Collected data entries
================================
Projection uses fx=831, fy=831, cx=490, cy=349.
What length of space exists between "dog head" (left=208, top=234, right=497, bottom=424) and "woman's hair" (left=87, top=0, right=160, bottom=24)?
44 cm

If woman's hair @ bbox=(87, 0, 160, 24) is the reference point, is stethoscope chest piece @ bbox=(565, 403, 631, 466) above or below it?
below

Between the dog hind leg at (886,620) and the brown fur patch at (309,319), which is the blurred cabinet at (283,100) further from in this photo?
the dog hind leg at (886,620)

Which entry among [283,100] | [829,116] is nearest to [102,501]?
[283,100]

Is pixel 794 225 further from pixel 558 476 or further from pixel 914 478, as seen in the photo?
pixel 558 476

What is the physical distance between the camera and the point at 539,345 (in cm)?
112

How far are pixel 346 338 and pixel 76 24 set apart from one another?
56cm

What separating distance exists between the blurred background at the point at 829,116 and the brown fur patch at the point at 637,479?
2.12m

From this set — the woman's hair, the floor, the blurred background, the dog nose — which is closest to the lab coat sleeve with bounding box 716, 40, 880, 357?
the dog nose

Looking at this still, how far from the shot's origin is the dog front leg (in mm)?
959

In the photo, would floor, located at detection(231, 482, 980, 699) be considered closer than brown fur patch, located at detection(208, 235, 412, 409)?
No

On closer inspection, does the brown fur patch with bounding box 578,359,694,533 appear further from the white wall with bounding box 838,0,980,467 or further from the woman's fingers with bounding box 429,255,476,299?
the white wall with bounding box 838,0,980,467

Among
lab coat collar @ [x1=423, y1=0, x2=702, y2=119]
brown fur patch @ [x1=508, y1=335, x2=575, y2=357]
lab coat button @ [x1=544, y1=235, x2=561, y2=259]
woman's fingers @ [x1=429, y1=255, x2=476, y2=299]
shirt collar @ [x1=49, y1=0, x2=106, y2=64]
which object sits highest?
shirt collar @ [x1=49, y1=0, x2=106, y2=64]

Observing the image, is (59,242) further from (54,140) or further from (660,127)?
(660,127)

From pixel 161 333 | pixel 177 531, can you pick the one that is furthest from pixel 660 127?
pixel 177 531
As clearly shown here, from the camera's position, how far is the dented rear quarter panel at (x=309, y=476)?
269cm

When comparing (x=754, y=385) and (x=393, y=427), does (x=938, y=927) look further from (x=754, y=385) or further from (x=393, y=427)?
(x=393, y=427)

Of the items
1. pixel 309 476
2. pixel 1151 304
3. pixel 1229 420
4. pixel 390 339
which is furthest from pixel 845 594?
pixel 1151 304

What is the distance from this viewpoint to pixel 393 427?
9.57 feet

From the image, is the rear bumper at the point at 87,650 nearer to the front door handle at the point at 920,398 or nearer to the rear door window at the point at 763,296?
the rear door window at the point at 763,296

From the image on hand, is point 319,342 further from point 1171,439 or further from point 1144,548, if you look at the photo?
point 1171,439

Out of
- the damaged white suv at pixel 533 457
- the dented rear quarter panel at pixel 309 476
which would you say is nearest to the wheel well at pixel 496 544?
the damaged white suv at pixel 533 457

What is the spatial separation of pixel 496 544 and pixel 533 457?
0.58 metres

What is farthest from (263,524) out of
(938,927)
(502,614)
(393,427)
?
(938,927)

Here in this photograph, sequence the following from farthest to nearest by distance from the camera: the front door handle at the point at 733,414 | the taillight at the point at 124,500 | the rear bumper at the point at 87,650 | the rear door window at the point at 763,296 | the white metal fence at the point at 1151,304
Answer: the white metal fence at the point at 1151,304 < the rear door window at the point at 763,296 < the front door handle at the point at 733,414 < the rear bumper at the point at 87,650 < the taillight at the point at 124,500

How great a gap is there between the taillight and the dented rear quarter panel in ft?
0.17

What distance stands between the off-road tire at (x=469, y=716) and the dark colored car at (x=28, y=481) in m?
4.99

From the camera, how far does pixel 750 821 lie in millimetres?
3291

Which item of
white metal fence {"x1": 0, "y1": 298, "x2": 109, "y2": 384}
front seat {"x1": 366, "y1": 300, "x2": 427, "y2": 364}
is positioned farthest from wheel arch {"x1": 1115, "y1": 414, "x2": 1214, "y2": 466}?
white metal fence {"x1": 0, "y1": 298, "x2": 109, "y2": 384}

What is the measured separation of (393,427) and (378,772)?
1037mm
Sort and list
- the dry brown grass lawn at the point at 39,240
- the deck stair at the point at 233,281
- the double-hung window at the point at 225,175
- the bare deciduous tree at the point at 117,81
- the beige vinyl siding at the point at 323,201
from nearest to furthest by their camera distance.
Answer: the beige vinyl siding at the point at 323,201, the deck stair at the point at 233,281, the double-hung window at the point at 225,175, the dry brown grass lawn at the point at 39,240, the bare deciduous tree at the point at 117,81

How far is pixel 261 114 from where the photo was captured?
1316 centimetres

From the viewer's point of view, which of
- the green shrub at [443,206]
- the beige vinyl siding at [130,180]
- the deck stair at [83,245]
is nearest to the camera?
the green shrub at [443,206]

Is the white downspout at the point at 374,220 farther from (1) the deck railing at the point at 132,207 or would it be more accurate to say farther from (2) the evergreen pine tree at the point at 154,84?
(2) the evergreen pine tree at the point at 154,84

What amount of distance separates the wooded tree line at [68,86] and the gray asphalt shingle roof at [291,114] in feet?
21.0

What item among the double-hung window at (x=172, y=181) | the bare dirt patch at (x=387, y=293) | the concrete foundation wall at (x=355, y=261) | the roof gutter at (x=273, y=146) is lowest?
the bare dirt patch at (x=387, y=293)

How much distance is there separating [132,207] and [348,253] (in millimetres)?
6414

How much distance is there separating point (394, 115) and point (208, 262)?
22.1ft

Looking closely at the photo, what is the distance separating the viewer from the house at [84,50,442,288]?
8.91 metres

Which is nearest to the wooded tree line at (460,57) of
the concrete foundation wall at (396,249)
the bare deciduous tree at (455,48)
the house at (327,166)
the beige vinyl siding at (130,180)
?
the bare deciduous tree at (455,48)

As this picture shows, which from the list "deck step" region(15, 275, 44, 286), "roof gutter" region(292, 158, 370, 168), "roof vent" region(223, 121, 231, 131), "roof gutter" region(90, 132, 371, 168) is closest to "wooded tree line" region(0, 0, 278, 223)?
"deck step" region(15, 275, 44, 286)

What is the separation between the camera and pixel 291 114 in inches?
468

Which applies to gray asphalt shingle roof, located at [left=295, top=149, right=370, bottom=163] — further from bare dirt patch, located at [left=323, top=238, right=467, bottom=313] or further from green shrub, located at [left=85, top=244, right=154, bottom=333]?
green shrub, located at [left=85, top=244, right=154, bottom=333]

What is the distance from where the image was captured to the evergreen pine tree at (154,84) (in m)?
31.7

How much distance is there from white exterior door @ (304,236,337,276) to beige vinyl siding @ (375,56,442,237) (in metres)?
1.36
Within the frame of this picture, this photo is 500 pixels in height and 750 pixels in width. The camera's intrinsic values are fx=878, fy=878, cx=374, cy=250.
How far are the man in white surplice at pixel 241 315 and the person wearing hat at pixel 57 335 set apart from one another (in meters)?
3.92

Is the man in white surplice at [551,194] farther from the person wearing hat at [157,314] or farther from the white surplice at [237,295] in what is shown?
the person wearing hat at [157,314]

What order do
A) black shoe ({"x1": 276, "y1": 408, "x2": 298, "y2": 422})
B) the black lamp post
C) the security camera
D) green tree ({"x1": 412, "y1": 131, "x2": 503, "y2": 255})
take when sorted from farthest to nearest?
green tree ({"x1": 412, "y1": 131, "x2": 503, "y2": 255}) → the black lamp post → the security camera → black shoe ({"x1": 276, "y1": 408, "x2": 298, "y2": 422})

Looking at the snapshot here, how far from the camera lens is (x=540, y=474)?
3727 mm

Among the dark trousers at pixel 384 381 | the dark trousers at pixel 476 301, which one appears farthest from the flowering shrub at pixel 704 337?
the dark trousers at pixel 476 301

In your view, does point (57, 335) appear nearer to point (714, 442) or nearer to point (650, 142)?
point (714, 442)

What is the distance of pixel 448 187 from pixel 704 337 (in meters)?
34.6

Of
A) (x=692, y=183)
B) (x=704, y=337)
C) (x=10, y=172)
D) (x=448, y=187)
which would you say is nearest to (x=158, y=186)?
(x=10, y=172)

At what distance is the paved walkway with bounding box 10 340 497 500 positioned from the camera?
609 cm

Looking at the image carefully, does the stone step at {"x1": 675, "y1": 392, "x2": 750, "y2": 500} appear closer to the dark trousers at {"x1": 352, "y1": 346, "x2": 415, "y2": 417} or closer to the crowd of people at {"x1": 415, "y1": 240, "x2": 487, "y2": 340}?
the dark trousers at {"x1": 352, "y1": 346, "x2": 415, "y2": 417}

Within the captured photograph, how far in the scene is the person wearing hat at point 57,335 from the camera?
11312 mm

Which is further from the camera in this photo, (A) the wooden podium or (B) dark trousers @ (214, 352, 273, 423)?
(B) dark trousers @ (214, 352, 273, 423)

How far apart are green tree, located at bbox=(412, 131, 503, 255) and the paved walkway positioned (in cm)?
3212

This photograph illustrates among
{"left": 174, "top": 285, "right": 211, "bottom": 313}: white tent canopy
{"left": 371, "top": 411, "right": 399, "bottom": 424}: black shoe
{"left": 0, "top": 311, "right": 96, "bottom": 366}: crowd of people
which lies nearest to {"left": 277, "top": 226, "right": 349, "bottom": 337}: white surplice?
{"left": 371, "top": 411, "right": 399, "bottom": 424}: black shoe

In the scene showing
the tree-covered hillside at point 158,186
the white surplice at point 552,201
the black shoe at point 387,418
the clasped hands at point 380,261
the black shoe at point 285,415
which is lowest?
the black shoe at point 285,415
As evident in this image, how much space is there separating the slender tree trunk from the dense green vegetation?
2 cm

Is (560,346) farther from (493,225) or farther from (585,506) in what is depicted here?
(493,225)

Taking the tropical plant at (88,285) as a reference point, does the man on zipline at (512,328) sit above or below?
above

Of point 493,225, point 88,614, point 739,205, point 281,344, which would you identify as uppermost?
================================
Could you give back the material from the line with "Sort and list" to the line with "Answer: the beige", with "camera distance" changed to "distance from the camera" and nothing else altered?

Sort and list
- the dry brown grass lawn at the point at 39,240
- the deck stair at the point at 233,281
- the double-hung window at the point at 225,175
- the bare deciduous tree at the point at 117,81
- the beige vinyl siding at the point at 323,201
from nearest to furthest by their distance from the camera.
Answer: the beige vinyl siding at the point at 323,201, the deck stair at the point at 233,281, the double-hung window at the point at 225,175, the dry brown grass lawn at the point at 39,240, the bare deciduous tree at the point at 117,81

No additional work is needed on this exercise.